Even with all the bought and paid for officials they still took the win. PS RGIII brilliant as always, even with the knee still an issue he kept them on their toes the entire game with the constant threat of a run.

----------


## Rwy

> No you won't. Lmao! As long as romos you QB you will not win the Super Bowl.


super bowl lol

They wont win a playoff game. Romo and the boys part way IMO.

----------


## Rwy

> Decent game? Morris had 200 yards rushing and three Tds. Rg3 didn't even have to throw the ball. Lol.


while breaking the franchise record for yards lol

----------


## Rwy

As a giants fan I hate that rg3 is in our division. I have a feeling he is going to be killing us all for the next 10 years

----------


## Bigherm21

> super bowl lol
> 
> They wont win a playoff game. Romo and the boys part way IMO.
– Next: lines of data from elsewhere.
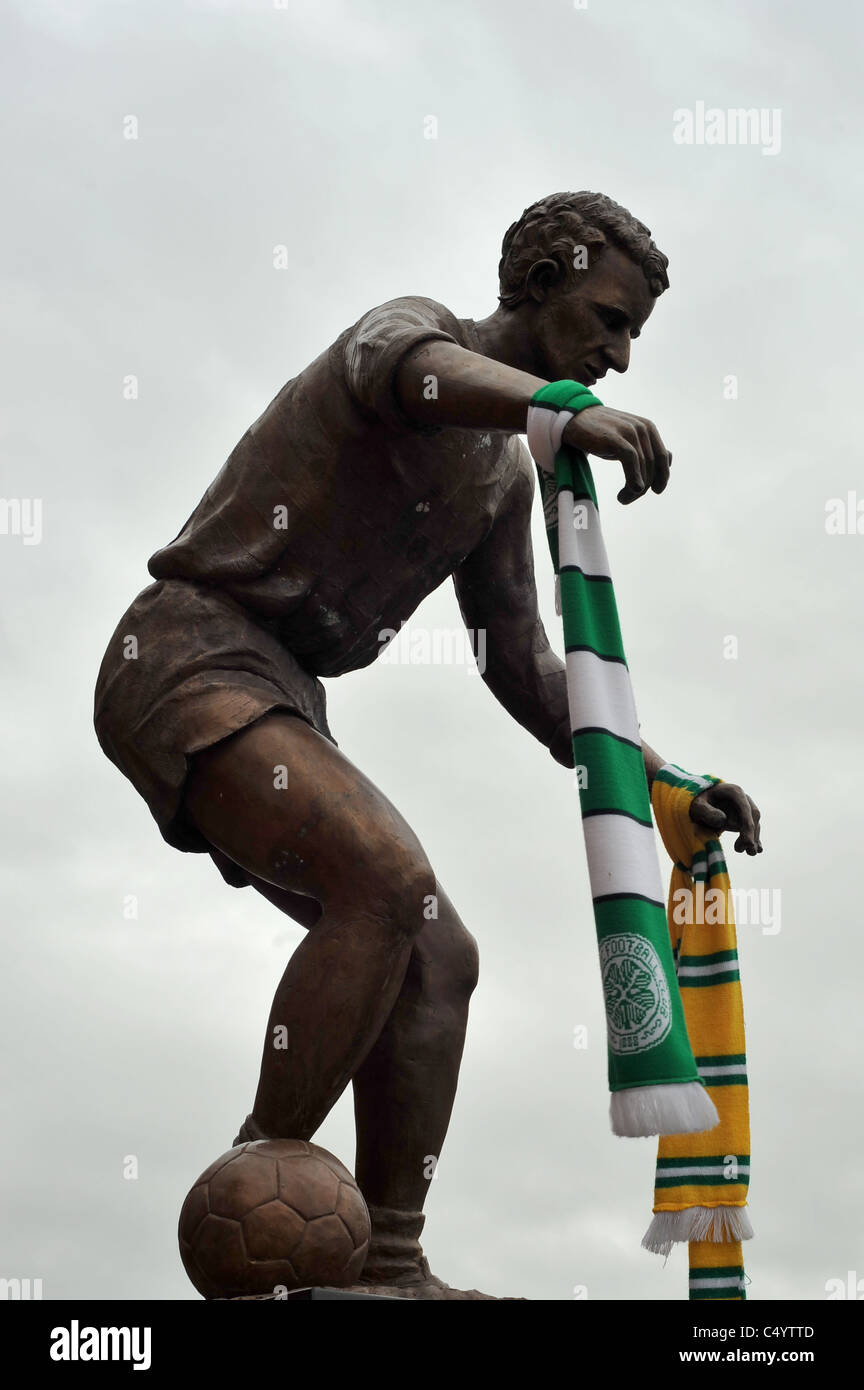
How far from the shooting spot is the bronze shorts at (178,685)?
5.30 m

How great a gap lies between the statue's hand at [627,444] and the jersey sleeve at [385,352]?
52cm

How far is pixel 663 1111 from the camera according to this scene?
4664 mm

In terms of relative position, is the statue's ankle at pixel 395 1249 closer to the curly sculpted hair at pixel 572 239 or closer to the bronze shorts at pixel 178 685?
the bronze shorts at pixel 178 685

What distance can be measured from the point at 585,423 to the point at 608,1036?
1.55 meters

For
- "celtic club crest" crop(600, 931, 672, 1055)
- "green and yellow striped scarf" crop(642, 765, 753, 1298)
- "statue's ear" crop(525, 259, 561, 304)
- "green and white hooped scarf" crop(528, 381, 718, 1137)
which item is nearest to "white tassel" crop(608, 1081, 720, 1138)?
"green and white hooped scarf" crop(528, 381, 718, 1137)

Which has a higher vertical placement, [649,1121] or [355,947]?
[355,947]

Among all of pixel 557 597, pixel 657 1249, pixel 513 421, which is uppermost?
pixel 513 421

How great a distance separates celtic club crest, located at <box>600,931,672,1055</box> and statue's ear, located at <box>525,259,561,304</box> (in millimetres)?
2062

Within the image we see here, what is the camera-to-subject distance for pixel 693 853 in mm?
6102

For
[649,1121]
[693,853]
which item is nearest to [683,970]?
[693,853]

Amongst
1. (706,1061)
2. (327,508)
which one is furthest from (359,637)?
(706,1061)

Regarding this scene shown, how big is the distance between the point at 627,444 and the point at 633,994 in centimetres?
137

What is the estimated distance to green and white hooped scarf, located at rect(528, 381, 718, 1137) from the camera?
473 centimetres
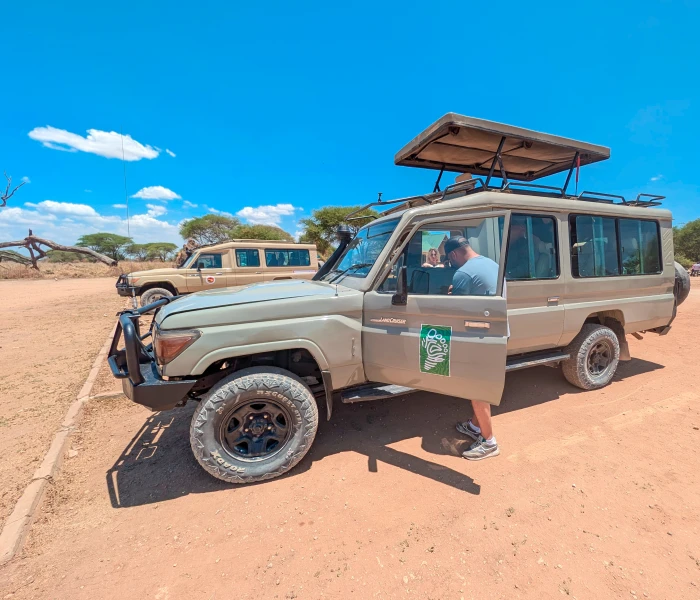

dude you just made me lol pretty good.

----------


## losieloos

How is tony romo in the nfl????.

----------


## Bigherm21

> As a giants fan I hate that rg3 is in our division. I have a feeling he is going to be killing us all for the next 10 years


The thing with rg3 is he's a little too wreck less. The coaches need him to settle his ass down before he gets real hurt. He can still run the ball but you can't be that small and do that all the time in the nfl without getting hurt.

----------


## Bigherm21

> How is tony romo in the nfl????.


Is this the loos I know from si?

----------


## losieloos

> Is this the loos I know from si?


Yes it is.

----------


## zaggahamma

> The thing with rg3 is he's a little too wreck less. The coaches need him to settle his ass down before he gets real hurt. He can still run the ball but you can't be that small and do that all the time in the nfl without getting hurt.


this

----------


## Rwy

> this


shanny is going to get him killed


I still dont believe this read option crap will win you a super bowl.

----------


## likelifting

Skins will be done next week after Seahawks beat them. It WILL be tough in DC though.

----------


## gearbox

I think the skins will be okay. It matters turn overs imo. Go redskins

----------


## likelifting

It'll be tough to win with your starting QB going maybe...70%...80%. You can win a game here and there but single elimination will be hard. I loved the Skins this year. They were really fun to watch. Love RG3. 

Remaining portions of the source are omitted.